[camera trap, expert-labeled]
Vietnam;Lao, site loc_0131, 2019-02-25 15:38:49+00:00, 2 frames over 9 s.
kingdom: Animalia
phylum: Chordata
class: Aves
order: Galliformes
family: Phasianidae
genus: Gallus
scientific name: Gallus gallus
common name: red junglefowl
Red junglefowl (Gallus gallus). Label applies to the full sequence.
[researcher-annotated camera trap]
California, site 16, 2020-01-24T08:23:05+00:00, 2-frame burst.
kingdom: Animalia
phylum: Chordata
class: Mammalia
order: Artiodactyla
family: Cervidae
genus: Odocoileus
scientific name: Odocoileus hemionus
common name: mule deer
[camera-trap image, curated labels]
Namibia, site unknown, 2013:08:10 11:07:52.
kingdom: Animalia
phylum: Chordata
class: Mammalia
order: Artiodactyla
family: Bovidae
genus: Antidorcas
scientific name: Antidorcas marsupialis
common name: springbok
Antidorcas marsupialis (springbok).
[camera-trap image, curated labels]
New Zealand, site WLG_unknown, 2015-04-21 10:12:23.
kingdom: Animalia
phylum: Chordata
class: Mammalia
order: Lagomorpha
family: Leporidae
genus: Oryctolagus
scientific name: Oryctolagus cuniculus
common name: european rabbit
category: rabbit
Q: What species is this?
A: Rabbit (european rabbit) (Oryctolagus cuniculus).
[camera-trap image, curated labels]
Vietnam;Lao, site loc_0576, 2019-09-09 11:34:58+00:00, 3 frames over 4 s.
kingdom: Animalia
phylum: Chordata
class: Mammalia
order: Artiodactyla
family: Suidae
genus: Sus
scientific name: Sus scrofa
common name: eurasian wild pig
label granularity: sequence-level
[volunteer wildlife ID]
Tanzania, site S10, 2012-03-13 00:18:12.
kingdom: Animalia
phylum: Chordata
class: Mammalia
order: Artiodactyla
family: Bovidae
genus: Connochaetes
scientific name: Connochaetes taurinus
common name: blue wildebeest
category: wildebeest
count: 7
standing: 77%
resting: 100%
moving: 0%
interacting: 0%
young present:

_Exercise requirements_
Above are the records; repeat exactly the lines from the one holding "[researcher-annotated camera trap]" down to the one holding "scientific name: Odocoileus hemionus", end lines included.

_Answer to this exercise_
[researcher-annotated camera trap]
California, site 16, 2020-01-24T08:23:05+00:00, 2-frame burst.
kingdom: Animalia
phylum: Chordata
class: Mammalia
order: Artiodactyla
family: Cervidae
genus: Odocoileus
scientific name: Odocoileus hemionus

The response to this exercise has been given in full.